Critical Thinking: 50 Best Strategies to Think Smart and Clear, Get Logical Thinking, and Improve Your Decision Making Skills
Written By: Christ Lewis
This book has 50 chapters with one or two pages each. Every chapter has a series of ideas and tips to help you think more critically. This book would be an excellent preassignment for a Leadership Development Institute and solid group discussions about how to apply the tips.
Better Than Before
Written By: Gretchen Rubin
What a great, insightful book. It was fun to read and helped explain how we develop habits and can adopt new habits. In a healthcare environment in which change is the new normal, Rubin’s approach to habits can help each of us adapt and cope. The book provides solid research into how to communicate the importance of changing habits and how to hold yourself and others accountable for their habits.

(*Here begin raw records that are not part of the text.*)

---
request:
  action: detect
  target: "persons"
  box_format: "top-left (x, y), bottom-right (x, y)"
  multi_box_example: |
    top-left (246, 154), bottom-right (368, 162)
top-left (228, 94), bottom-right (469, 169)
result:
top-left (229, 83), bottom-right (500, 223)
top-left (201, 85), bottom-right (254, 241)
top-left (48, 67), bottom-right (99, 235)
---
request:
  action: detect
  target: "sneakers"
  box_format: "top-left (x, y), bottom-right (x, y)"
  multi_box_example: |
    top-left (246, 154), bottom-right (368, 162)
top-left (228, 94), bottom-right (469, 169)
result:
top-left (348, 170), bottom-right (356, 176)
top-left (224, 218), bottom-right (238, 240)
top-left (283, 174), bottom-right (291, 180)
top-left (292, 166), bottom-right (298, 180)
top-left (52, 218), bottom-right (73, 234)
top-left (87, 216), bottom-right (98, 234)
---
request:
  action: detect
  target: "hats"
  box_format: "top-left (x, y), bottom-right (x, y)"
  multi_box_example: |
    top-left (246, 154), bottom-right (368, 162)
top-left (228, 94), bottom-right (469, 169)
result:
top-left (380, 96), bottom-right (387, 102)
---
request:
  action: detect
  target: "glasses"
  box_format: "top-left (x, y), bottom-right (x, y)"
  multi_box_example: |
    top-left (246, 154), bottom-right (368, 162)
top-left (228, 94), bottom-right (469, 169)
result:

Dyad Leadership in Healthcare: When One Plus One is Greater Than Two
Written By: Kathleen Sanford and Stephen Moore
Having read many book with multiple contributors, I was really impressed with how these authors carried the principal content and let others add their thoughts through examples and case studies. That really made the book flow easily. The book is very well researched and footnoted. The case studies are excellent with position descriptions and goals for dyad leaders.
Your First Leadership Job: How Catalyst Leaders Bring Out the Best in Others
Written By: Tacy Byham and Richard Wellins
I gravitated to the review on this book in my local Sunday paper because I believe that leadership transitions and knowledge transfer are among the biggest issues we have in healthcare today. As I talk to Leadership Development Institutes about Generational Diversity, it becomes obvious that if Baby Boomers ever hope to retire, we need to do a much better job transferring leadership knowledge across two generations - to both Gen Xers and Gen Y staffers. It’s a daunting task but one we MUST assume. This book is a primer on leadership that I think will be helpful to new leaders and those considering leadership opportunities. The book fills a real need. There are lots of great quotes from famous people. My favorite quote by the authors in the book, Our research shows that a transition to a leadership position is among life’s most challenging adjustments, ranking somewhere between personal illness and managing teenagers.
Best Care, Best Future: A Guide for Healthcare Leaders
Written By David M. Lawrence, M.D.
What a great overview of the challenges a new healthcare exec is facing. Not only is this a perfect book for your favorite grad student, it will also be a valuable resource for any exec moving to a new organization. Each chapter is a super reminder of the challenges a new organization presents to the new CEO or other senior exec. The book is well-written and has an extensive bibliography and summary of recommendations.
N = 1: How the uniqueness of each individual is transforming healthcare
Written By: John Koster, M.D., Gary Bisbee, Ph.D., Ram Charan
The authors provide a positive and engaging lens through which to view the transformation impacting healthcare today. Throughout the book – and in the end-of- chapter summaries – there are key questions to ponder. I encourage executives to examine these questions with their leadership teams and cascade discussions to all employees. What a great way for organizations to begin having a fuller understanding of the external environment impacting healthcare and look proactively at the changes which must occur to lead your organization into the future.